Mr Whelan said train drivers' wages have not increased in line with inflation for three years.
Four out of the eight companies where strike action is set to take place run trains in Hertfordshire.
- Arriva Rail London (which runs London Overground trains out of Watford Junction and Cheshunt)
- Chiltern Railways
- West Midlands Trains (which runs London Northwestern Railway trains through Watford Junction and St Albans Abbey)
The other four firms where a strike is taking place are:
- Great Western Railway
- Northern Trains
- TransPennine Express
Ballots close on Wednesday, July 27 in a vote on strike action at Avanti West Coast, CrossCountry and freight firm Direct Rail Services.
No dates have been confirmed for strike action.
The Rail Delivery Group, which represents train companies, said it wants trade union leaders to engage with managers to find "long-term" reforms.
A spokesperson said: "We want to see rail unions engage with train operators over the reforms needed to secure a bright long-term future for the industry, including working with ASLEF to deliver the more punctual, reliable services we know passengers care about.
"Instead of causing further disruption to passengers and businesses, we urge the ASLEF leadership to continue talks."
A Department for Transport spokesperson said: "Train drivers earn, on average, just under £60,000 per year, more than twice the UK median salary and significantly more than the very workers who will be most impacted by these strikes."
The previous strike action between June 21 and June 25 affected almost all lines in Hertfordshire, when some signalling, station and other railway staff staged a walkout over pay and job security.

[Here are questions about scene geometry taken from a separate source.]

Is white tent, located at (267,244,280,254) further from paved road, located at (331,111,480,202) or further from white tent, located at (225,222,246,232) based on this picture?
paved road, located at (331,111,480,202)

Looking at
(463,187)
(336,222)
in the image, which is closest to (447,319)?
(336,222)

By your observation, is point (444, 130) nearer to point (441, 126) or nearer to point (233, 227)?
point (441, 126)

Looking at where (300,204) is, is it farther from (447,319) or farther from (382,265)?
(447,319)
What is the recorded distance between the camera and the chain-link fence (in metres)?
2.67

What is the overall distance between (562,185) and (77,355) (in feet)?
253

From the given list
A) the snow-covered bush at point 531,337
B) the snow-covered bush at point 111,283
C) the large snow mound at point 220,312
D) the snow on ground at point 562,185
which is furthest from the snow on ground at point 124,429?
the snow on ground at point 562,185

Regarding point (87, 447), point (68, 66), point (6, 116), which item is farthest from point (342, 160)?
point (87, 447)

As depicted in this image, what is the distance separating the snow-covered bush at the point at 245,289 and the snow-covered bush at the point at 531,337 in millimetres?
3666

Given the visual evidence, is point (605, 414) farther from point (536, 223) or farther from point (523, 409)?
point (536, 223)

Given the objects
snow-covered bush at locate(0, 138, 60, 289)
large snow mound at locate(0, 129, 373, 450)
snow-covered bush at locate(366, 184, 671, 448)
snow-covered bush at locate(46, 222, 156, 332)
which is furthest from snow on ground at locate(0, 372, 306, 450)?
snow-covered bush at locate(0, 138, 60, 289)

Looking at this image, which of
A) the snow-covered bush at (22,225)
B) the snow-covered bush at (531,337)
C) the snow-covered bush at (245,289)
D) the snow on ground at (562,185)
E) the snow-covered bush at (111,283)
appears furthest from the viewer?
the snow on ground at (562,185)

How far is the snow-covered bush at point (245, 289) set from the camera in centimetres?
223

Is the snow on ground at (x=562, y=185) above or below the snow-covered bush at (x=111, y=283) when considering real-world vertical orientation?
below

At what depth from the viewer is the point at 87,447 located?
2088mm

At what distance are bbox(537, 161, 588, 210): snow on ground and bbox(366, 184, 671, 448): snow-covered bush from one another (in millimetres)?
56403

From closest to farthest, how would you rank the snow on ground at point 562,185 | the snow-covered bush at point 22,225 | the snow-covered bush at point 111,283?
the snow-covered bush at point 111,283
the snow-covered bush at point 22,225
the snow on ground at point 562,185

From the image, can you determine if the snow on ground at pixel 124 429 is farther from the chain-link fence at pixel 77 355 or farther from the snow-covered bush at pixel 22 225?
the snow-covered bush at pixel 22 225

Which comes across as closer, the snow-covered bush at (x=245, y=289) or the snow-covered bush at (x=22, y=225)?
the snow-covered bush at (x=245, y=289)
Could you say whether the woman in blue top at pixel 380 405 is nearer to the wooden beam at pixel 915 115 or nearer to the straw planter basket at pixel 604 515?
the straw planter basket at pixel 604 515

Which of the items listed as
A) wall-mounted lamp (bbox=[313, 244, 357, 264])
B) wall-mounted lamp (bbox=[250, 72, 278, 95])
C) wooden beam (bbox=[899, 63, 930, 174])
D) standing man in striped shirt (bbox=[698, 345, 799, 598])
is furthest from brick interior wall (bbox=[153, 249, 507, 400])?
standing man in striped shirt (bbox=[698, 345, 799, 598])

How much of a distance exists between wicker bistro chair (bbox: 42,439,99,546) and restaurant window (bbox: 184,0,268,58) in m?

This was organised by RMT rather than ASLEF, where some members earn significantly less than £60,000.
According to the government's National Careers Service, a train station worker salary typically ranges from £17,500 - below the "real living wage" - to £27,000 per annum.
During June's strike action, some members of the Welwyn Hatfield Labour Party joined an RMT demonstration at Hatfield station.
Councillor Max Holloway, from Howlands in Welwyn Garden City, said at the time: "During the pandemic, Grant Shapps was quick to call transport workers heroes - now when they come to him for help with the cost of living crisis he publicly demonises them and refuses to meet.
"He needs to stop talking to the media and start talking with trade union officials, listen to the workers, and get the trains moving again."